- _Goal of the exercise_
Swap "furthest" for "farthest" in the part of the records that opens with the line containing "How far is the" and closes with the line containing "which lies furthest from the camera?", leaving everything else unchanged. Give back only those lines.

- _Records to use_

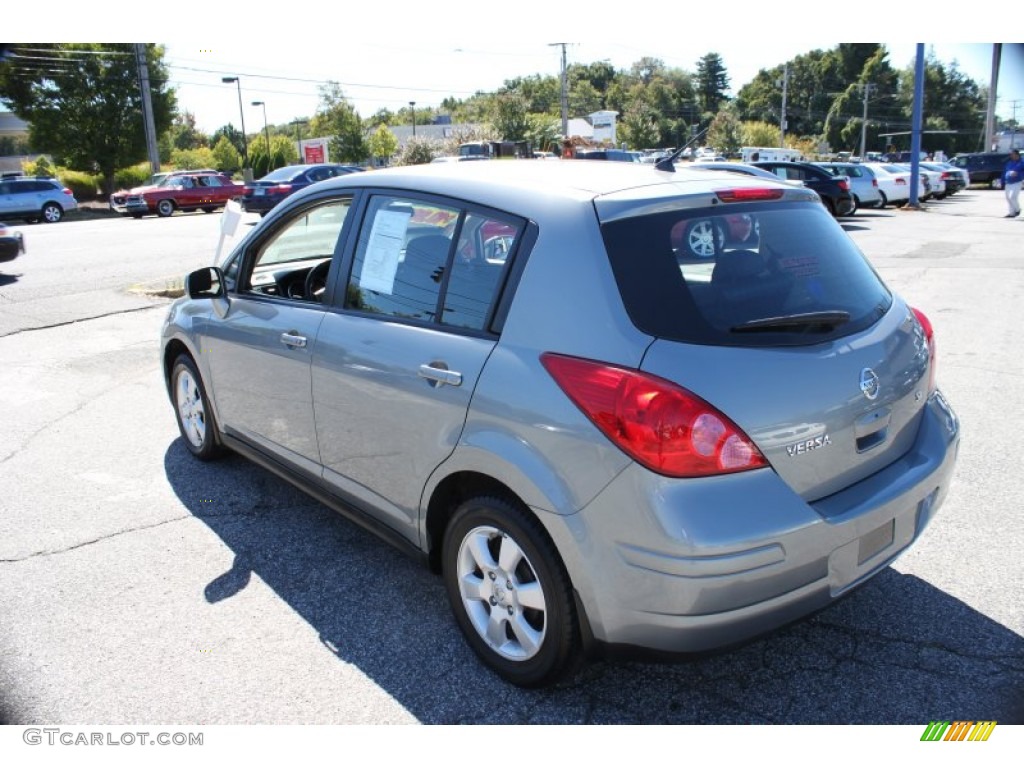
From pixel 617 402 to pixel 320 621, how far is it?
---
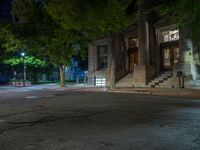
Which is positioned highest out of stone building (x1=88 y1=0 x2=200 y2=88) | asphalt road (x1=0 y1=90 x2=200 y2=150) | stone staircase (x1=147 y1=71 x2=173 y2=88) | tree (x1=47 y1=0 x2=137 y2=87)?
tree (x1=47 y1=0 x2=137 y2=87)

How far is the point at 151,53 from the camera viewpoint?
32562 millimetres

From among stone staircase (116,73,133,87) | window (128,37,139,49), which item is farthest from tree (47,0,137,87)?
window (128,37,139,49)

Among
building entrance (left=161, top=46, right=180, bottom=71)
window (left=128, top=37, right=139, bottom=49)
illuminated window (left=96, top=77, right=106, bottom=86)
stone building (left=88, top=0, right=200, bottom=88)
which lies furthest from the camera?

- _Solution to this exercise_
How far is the point at 151,53 from the camera viewpoint?
32562 millimetres

From among stone staircase (116,73,133,87) | window (128,37,139,49), which item is farthest from tree (47,0,137,87)?
window (128,37,139,49)

Among
building entrance (left=161, top=46, right=180, bottom=71)
window (left=128, top=37, right=139, bottom=49)
illuminated window (left=96, top=77, right=106, bottom=86)
stone building (left=88, top=0, right=200, bottom=88)
which lies farthest from the camera?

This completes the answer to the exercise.